**TASK BRIEF**
The market update below names several financial indexes. List each index with its change for August 2019.

Tuesday, September 10, 2019

Standing Ovation at Vanderbilt University

Since there was not a whole lot of news in the financial markets during the month of August, I thought I would tell you about the time I received a standing ovation at Vanderbilt University. I will not share the details yet, rather just force you to read all of this other important information before you get there, but I think that you will be entertained. There are very few times in your life when you could receive a standing ovation from 14,000 people in an arena and not be appreciative. I think you will see that the ovation was totally warranted.

I also want to cover some other areas in this posting that I find interesting and I hope you will too. I continue to marvel at the flood of misinformation that is available everywhere today. I am almost of the opinion that constitutes a conspiracy of fake news more to embarrass the President than to educate investors. I want to cover some items that I think are important and you should evaluate. I also want to discuss the investment quality of bonds at the current time with the extraordinarily low interest rates we are enjoying. All of this new and exciting information follows, but now I must cover the financial markets for the month of August 2019.

Ava and Josh with the Statue of Liberty

As most of you know the month of August is a slow trading time and historically one of the worst trading months of the year. The month of August 2019 really was uneventful for the most part. The Standard & Poor’s Index of 500 stocks was down 1.6% for August, but continues to be up 18.3% for the year 2019. I would like to point out that this S&P 500 index had been up an average of 13.4% for the last 10 years. The NASDAQ Composite was down 2.5% in August and up 20.9% for the year 2019 and averages 16.1% for the ten-year period. The Dow Jones Industrial Average was down 1.3% in August, up 15.1% for the year 2019, and up annually 13.6% for the last 10 years. The Barclay’s Aggregate Bond Index was actually positive in August, up 2.6%, for the year 2019 it is up 9.1% and it has average annual returns of 3.9% over the last ten-year period. As you can see, each of the major market indexes performed roughly 4 times the bond index over the last decade.

I watch the major financial television news every day and am often amused by either the lack of veracity or the distortion of what they are reporting. When the short-term yield inversion occurred recently, the commentators were almost breathless in their explanation. Never have I seen such hysterics over such a totally meaningless financial occurrence. While we talk about the rate inversion, what we are really talking about is when the two-year treasury interest rate exceeds the interest rate of the ten-year treasury. It is quite an unusual time we have now where we have a one-month treasury yielding 2% and basically a 30-year treasury yielding less than 2%. So basically, you could buy a bond for one-month and make 2%, or you could buy a bond for 30 years and make roughly 2%. Does that make any economic sense to anyone?

**ENTRIES SUPPLIED**
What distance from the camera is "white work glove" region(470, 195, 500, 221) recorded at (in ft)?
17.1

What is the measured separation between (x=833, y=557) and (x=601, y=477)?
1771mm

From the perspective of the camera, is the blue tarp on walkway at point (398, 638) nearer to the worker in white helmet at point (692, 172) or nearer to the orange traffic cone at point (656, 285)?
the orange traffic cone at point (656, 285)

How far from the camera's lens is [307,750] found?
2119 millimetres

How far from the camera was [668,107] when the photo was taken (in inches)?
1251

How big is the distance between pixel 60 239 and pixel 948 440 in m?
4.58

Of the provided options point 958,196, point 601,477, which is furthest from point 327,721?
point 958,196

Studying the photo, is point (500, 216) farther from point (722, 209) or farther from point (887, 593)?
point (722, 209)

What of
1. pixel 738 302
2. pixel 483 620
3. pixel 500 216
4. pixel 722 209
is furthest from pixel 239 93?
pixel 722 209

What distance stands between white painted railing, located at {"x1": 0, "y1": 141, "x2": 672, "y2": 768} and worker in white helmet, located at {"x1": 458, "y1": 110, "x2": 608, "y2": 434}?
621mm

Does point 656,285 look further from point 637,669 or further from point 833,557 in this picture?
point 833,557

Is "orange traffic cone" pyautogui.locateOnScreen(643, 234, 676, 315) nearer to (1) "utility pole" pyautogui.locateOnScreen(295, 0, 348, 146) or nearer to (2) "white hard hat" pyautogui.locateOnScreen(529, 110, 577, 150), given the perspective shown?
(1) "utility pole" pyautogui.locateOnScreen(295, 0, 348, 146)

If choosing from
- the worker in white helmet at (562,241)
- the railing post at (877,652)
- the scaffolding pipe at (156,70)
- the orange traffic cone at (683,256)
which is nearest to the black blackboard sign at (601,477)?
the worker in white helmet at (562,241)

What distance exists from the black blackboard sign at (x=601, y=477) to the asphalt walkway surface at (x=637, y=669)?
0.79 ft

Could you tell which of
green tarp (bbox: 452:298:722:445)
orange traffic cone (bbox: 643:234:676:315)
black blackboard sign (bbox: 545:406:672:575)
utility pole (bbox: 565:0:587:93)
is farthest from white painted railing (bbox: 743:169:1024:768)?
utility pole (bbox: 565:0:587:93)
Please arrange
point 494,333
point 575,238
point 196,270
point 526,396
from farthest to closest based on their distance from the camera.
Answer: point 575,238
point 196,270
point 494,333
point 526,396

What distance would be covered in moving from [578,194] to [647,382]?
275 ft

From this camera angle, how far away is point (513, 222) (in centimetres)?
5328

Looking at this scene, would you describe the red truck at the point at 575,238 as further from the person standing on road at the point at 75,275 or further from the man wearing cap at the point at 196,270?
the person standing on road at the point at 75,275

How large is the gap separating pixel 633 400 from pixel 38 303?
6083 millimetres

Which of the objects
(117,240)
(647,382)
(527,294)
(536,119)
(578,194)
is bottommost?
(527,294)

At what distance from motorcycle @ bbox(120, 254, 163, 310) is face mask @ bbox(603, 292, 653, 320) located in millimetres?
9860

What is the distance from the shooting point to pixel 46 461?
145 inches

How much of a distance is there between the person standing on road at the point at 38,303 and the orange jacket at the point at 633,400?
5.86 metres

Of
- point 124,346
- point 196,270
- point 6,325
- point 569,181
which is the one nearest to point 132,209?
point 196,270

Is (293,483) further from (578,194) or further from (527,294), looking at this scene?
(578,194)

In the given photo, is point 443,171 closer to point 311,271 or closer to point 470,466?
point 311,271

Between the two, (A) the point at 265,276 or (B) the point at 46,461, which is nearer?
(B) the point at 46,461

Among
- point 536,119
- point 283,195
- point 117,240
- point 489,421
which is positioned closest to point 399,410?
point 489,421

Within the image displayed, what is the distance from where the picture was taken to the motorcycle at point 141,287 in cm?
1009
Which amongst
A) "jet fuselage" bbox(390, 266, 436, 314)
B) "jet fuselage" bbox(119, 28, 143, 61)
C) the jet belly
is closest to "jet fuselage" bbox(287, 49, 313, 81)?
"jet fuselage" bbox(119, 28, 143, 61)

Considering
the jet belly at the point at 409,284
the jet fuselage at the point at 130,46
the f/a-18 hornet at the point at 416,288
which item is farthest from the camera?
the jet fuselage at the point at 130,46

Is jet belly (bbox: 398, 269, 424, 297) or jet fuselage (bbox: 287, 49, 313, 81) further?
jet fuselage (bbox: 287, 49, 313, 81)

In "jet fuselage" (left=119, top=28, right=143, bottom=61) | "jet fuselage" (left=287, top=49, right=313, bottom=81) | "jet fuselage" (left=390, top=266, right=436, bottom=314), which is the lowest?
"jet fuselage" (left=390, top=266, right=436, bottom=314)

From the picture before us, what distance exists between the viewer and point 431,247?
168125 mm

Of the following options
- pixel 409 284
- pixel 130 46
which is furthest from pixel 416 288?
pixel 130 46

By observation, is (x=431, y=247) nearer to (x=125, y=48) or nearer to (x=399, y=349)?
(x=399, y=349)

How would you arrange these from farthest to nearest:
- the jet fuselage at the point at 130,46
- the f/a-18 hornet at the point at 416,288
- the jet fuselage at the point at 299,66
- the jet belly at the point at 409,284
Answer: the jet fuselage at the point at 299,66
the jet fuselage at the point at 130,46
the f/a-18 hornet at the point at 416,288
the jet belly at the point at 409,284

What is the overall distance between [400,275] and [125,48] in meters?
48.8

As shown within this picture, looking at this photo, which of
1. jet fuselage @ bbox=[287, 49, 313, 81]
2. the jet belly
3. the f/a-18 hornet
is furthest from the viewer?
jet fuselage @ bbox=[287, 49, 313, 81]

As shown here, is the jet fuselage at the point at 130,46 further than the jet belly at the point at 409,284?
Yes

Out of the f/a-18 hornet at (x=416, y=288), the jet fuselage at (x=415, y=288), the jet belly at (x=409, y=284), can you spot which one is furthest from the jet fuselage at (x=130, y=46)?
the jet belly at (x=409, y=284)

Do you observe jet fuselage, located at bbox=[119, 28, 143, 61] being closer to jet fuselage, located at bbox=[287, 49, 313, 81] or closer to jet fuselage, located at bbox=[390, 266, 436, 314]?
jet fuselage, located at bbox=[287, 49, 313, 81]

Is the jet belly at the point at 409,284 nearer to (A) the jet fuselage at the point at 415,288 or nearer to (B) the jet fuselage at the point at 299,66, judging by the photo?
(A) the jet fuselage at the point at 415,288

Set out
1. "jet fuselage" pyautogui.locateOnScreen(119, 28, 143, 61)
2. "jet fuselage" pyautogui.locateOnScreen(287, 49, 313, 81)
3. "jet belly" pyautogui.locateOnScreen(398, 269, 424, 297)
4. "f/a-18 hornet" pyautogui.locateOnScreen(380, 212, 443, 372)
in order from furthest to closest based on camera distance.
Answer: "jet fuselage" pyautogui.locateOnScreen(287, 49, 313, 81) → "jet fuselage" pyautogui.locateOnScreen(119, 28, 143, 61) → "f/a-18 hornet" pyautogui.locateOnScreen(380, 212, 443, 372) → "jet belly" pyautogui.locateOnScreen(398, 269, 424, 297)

**EXERCISE OUTPUT**
- Standard & Poor’s Index of 500 stocks: down 1.6%
- NASDAQ Composite: down 2.5%
- Dow Jones Industrial Average: down 1.3%
- Barclay’s Aggregate Bond Index: up 2.6%